Przepis na kurczaka po Podgórsku
A właściwie to filet. Cyce znaczy się. Okej, no to co należy zrobić? Po pierwsze należy zakupić pierś z kurczaka (pół podwójnej, jedną znaczy się). Najlepiej zaś kupić całego kurczaka - cenowo wyjdzie tyle samo, a zostanie jeszcze mięsa na 3 obiady i rosołek. Przyda nam się jeszcze: pół puszki pomidorów, masełko, czosnek, rodzynki, 2 banany, czekolada gorzka, ryż i przyprawy.
Jak nas stać na to wszystko to dalej jest już bardzo prosto. Kroimy cyca w kostkę, podsmażamy na masełku/oleju/czymś tłuszczowym i wyciśniętym/posiekanym w ultradrobną kostkę czosnku, solimy, sypiemy papryki słodkiej (na razie) i jakiegoś oregano. Jak się już to wszystko ładnie zarumieni dorzucamy pomidory i za minut parę przerzucamy z patelni do garnka i dolewamy odrobinę wrzątku i liścia laurowego żeby się to pospołu szczęśliwie dusiło. No chyba że mamy jakieś takie fajne gary: coś pomiędzy patelnią i garnkiem... To się chyba nawet nazywa rondelek... No więc można to wszystko robić w rondelku. Jak już to wszystko będzie miało w miarę niedaleko do końca (jakieś 10 minut) to dorzucamy banany pokrojone w wesołe 2-centymetrowe walce (walczyki) i rodzynki (nie krojone). Potem jeszcze roztapiamy w tym czekoladę (tak z 2 paski) i dodajemy czyli. Czyli chilli. Robi się z tego wszystkiego kupa przypominająca prawdziwą, ale smakuje wcale nieźle - serio! W międzyczasie gotujemy ryż i już. To wszystko. Dziękuję za uwagę i życzę smacznego!

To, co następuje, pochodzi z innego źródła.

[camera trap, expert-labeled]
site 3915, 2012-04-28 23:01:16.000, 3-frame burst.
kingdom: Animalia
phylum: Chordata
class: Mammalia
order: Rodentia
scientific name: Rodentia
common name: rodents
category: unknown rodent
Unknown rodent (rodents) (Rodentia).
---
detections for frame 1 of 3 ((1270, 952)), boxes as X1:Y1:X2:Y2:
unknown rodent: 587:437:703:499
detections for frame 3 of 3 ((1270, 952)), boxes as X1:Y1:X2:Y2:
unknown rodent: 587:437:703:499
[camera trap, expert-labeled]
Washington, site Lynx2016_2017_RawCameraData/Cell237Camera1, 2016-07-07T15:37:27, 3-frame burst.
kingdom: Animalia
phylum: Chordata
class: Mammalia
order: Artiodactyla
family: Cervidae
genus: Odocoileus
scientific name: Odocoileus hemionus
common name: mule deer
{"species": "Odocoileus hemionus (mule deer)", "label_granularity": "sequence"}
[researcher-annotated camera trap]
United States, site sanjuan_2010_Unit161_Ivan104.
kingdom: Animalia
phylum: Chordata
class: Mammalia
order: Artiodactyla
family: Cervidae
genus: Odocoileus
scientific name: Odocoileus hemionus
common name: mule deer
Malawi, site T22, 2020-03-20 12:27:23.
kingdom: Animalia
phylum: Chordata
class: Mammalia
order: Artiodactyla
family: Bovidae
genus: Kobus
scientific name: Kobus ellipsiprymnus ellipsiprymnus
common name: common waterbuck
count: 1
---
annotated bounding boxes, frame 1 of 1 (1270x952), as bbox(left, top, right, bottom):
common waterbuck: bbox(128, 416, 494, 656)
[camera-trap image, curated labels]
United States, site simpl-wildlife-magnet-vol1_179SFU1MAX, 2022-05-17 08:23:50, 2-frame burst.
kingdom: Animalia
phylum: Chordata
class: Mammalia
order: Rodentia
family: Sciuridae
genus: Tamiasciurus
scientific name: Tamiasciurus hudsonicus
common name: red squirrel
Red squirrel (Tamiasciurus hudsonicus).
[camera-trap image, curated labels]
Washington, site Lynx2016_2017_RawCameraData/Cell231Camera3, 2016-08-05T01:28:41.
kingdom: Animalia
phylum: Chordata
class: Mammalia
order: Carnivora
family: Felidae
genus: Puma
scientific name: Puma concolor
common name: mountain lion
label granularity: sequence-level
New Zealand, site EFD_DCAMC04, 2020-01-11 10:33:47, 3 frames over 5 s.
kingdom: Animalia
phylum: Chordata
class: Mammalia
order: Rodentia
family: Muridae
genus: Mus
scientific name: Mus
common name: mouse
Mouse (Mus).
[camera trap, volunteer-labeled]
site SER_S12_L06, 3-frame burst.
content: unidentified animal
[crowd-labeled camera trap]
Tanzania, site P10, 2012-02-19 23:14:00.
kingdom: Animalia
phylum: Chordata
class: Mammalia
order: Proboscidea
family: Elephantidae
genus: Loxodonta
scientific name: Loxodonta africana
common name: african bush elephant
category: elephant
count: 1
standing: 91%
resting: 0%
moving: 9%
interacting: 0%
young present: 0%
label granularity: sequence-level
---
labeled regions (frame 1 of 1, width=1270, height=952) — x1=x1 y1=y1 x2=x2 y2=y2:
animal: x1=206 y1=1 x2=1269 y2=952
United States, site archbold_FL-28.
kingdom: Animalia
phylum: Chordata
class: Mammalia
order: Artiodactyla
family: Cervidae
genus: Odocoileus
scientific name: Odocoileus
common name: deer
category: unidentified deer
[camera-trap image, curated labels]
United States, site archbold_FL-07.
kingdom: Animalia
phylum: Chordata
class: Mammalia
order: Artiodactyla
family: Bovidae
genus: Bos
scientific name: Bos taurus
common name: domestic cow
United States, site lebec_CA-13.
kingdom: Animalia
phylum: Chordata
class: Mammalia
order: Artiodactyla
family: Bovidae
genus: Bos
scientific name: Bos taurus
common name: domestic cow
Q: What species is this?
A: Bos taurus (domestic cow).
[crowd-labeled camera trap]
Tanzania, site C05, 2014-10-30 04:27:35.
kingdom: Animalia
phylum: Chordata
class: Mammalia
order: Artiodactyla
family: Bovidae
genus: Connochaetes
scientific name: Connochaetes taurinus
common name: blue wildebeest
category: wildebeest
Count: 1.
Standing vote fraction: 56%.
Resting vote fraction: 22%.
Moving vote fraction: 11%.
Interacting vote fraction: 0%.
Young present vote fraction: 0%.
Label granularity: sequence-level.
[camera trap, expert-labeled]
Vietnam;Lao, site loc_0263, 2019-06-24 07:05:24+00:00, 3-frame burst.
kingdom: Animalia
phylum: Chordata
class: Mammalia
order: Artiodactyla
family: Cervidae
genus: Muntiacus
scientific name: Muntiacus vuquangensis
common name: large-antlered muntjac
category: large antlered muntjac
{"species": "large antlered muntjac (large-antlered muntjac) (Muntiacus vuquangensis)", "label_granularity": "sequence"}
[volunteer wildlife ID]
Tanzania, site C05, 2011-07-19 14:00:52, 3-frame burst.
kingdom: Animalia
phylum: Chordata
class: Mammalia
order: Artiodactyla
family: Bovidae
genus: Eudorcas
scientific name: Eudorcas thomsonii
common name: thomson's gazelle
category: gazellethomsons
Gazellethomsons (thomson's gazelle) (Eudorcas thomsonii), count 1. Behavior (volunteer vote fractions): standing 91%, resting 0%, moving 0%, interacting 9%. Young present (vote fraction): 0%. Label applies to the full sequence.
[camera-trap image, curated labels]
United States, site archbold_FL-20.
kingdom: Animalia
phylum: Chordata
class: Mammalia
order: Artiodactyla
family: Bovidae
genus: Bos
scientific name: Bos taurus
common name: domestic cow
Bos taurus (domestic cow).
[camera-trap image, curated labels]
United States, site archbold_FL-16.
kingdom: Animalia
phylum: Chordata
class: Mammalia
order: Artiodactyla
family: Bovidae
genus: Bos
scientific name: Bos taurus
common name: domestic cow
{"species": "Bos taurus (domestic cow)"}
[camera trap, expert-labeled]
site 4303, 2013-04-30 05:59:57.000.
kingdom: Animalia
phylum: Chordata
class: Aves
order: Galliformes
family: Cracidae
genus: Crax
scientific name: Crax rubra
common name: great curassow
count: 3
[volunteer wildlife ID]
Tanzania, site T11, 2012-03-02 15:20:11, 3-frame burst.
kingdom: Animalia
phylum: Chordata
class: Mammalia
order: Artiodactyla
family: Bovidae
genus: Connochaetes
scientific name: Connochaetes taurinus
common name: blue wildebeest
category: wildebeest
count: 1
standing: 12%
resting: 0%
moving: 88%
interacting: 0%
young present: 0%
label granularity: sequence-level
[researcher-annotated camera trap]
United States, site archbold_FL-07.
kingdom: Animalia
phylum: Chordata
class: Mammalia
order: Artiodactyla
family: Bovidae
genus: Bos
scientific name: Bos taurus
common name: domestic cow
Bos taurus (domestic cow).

PS Ja też żałuję, że nie ma tu cebuli... No bo jak tak obiad bez cebuli... No ale tak cebulę z czekoladą?
Kurczak z czekoladą
Autor: misiuziu
piątek, 3 czerwca 2011, 09:36
komentarze: (2)
Nieśka pisze:
2 lipca 2011 22:22:00 CEST
hmm, ciekawe, kurczak z bananem to słyszałam i chyba bym polubiła, ale jeszcze z czekoladą?
misiuziu pisze:
3 lipca 2011 05:41:00 CEST
A Ty nie miałaś przestać czytać blogi i zająć się pracą mgr? :P
Ciekawy smak z czekoladą, ale nie należy przesadzić.
Ciekawy smak z czekoladą, ale nie należy przesadzić.